L’entreprise a fourni des masques, des blouses et des lunettes de protection à ses quelque 100 employeurs, a-t-il déclaré. Ainsi, alors qu’il transportait des sacs de 18 kilogrammes de linge pour 14,75 $ de l’heure, il était possible de maintenir une distance raisonnable avec les autres, a déclaré Hong, dont CBC Radio a accepté de retenir le nom de famille afin de protéger sa sécurité d’emploi.

Mais dans la salle à manger le jour du Nouvel An, Hong s’est assis avec deux collègues, dont son bon ami, qu’il appelle M. Wang dans le but de raconter son histoire. Hong a déclaré qu’une vingtaine de travailleurs étaient entassés dans une petite salle de pause d’une superficie d’environ 30 mètres carrés.

M. Wang ne se sentait pas bien, a déclaré Hong, s’exprimant par l’intermédiaire d’un interprète en mandarin de CBC/Radio-Canada. « Il a eu mal à la tête et il toussait, mais il pensait que c’était des allergies. »

Mais parce que sa femme ne travaillait pas à ce moment-là, M. Wang a dit à Hong et à son autre collègue qu’il ne pouvait pas se permettre le jour de congé non payé. Il était pire le lendemain, et le troisième jour, il a dû rester à la maison. Bien que Hong ne le sache pas à l’époque, M. Wang a rapidement été transporté d’urgence à l’hôpital, où il a été testé positif au COVID-19. Il a succombé à la maladie en février, un mois avant d’être admissible à la retraite.

Des passagers se pressent dans un bus Brampton Züm à l’extérieur d’un entrepôt de distribution d’Amazon à Brampton, en Ontario, le 3 mai. L’entrepôt a été partiellement fermé au printemps en raison d’une épidémie de COVID-19. (Frank Gunn/La Presse Canadienne)

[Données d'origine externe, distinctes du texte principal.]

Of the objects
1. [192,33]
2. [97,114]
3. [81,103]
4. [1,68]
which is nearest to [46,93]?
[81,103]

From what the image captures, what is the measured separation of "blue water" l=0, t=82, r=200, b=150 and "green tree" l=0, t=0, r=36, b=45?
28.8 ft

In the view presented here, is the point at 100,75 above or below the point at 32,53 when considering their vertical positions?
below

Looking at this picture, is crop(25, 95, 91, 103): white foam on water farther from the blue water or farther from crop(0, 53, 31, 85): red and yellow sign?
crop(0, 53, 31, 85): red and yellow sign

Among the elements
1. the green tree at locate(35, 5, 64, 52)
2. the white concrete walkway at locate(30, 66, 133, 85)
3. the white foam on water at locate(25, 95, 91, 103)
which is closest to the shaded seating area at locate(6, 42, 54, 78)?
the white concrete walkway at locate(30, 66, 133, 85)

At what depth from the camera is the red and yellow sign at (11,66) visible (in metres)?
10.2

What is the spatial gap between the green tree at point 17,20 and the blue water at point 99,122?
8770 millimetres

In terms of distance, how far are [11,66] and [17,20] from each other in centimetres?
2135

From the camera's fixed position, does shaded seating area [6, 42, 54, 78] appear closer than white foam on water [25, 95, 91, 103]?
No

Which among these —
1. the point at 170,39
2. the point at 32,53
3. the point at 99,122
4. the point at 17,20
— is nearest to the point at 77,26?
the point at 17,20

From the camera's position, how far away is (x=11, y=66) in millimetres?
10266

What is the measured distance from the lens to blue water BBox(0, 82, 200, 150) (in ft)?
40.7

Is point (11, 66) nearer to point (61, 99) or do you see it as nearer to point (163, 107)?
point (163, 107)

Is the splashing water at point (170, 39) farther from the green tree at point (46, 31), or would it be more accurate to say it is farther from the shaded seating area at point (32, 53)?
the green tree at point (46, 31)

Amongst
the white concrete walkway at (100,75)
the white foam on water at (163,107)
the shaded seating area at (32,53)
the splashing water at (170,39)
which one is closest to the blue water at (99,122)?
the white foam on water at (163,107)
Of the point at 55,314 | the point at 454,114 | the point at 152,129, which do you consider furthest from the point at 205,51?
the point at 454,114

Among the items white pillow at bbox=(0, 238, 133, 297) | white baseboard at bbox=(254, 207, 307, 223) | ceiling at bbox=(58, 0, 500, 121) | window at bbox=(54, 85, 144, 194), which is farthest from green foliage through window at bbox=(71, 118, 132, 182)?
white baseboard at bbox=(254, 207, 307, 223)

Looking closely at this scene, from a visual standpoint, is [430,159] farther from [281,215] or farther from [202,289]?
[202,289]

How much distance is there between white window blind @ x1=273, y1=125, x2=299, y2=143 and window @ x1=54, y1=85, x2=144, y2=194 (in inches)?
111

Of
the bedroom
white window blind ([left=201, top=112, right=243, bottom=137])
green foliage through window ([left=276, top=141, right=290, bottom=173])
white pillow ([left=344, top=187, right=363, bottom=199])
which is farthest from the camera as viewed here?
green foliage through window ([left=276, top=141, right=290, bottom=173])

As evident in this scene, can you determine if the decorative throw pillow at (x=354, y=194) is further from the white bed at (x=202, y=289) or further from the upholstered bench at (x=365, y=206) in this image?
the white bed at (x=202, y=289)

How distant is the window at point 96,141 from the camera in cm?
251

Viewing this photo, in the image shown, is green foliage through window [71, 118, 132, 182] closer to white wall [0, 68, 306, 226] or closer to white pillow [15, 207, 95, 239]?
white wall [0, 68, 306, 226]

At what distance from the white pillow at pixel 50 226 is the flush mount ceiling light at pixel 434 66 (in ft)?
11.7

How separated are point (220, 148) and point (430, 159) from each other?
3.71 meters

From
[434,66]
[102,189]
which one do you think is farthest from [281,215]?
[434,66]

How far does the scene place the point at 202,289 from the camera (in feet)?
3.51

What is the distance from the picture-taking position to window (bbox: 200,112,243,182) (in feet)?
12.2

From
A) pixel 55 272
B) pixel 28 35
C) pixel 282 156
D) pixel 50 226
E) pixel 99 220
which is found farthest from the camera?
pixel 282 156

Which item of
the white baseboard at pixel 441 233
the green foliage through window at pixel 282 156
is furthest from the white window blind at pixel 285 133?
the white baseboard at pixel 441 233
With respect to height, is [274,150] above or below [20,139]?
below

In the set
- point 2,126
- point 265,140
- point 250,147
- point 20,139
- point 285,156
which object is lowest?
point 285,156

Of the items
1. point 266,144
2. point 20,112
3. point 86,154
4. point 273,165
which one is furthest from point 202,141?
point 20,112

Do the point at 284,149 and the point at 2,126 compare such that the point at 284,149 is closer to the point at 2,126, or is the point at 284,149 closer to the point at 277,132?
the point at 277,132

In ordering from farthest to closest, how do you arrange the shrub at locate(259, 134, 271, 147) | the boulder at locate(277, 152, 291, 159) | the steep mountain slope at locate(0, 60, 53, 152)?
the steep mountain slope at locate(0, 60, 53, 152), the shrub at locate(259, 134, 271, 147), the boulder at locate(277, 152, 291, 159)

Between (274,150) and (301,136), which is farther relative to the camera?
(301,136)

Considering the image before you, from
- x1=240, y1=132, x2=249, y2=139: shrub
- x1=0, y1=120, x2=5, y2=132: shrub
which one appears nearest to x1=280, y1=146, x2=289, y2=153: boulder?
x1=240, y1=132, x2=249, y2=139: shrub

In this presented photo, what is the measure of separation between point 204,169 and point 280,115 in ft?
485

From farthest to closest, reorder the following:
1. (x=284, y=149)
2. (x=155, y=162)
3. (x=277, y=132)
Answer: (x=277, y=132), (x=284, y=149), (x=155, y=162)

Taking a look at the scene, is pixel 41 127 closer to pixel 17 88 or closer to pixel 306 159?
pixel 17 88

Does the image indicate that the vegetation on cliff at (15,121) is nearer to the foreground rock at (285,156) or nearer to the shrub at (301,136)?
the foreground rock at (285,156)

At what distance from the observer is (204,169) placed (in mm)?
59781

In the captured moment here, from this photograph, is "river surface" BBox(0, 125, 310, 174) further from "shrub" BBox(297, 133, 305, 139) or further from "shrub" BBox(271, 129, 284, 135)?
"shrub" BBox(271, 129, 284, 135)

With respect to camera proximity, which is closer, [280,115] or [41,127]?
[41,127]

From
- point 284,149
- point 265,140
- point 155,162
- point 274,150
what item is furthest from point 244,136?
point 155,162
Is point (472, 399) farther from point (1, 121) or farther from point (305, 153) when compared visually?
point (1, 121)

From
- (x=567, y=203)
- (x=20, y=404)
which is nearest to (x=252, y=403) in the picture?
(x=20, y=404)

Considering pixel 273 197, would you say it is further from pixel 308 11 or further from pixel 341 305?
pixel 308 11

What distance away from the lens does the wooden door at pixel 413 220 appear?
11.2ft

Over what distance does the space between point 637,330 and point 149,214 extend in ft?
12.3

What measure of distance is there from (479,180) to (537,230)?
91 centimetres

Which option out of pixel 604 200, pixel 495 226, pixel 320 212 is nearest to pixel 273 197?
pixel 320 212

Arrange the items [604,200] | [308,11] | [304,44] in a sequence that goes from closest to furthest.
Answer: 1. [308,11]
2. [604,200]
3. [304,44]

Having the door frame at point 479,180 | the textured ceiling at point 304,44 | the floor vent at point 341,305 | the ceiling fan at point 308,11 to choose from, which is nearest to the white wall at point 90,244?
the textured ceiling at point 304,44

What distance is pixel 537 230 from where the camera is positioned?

Pendant ce temps, Hong et l’autre collègue qui avait déjeuné ensemble ont également été testés positifs. Son collègue s’est rétabli, mais Hong, qui a la soixantaine, a développé des symptômes post-COVID – notamment un essoufflement, de la fatigue, un brouillard cérébral et des jambes gravement enflées. Contre la volonté de son médecin, il est retourné au travail le 30 janvier, alors que ses deux semaines de prestations canadiennes de récupération en cas de maladie (CRSB) étaient épuisées. (Le SCRB a depuis été étendu pour couvrir jusqu’à quatre semaines.)

Les défenseurs des droits du travail affirment que les travailleurs essentiels – des employés d’entrepôt aux employés d’épicerie en passant par les soignants dans les foyers de soins de longue durée – ont fait les frais de la pandémie et qu’on leur doit un avenir avec des salaires plus élevés et une meilleure protection des travailleurs.

ÉCOUTER | Les experts du travail décrivent ce qui doit se passer pour donner aux travailleurs essentiels un avenir meilleur :

Le magazine du dimanche23:06Pourquoi les travailleurs essentiels précaires du Canada ont besoin d’un nouveau pacte

Cela va signifier réformer les codes du travail provinciaux et territoriaux pour régler le problème d’une main-d’œuvre majoritairement racialisée qui est trop peu payée, a une mauvaise sécurité d’emploi et n’a généralement pas de congés de maladie payés, ainsi que de demander des comptes aux grandes entreprises, disent-ils .

« Je crois que ce que la crise a révélé, c’est à quel point nos codes du travail sont inadéquats à travers le pays pour protéger les travailleurs, et plus important encore, les travailleurs les plus vulnérables », a déclaré Hassan Yussuff, qui vient de prendre sa retraite en tant que président du Congrès du travail du Canada, un rôle qu’il occupait depuis 2014.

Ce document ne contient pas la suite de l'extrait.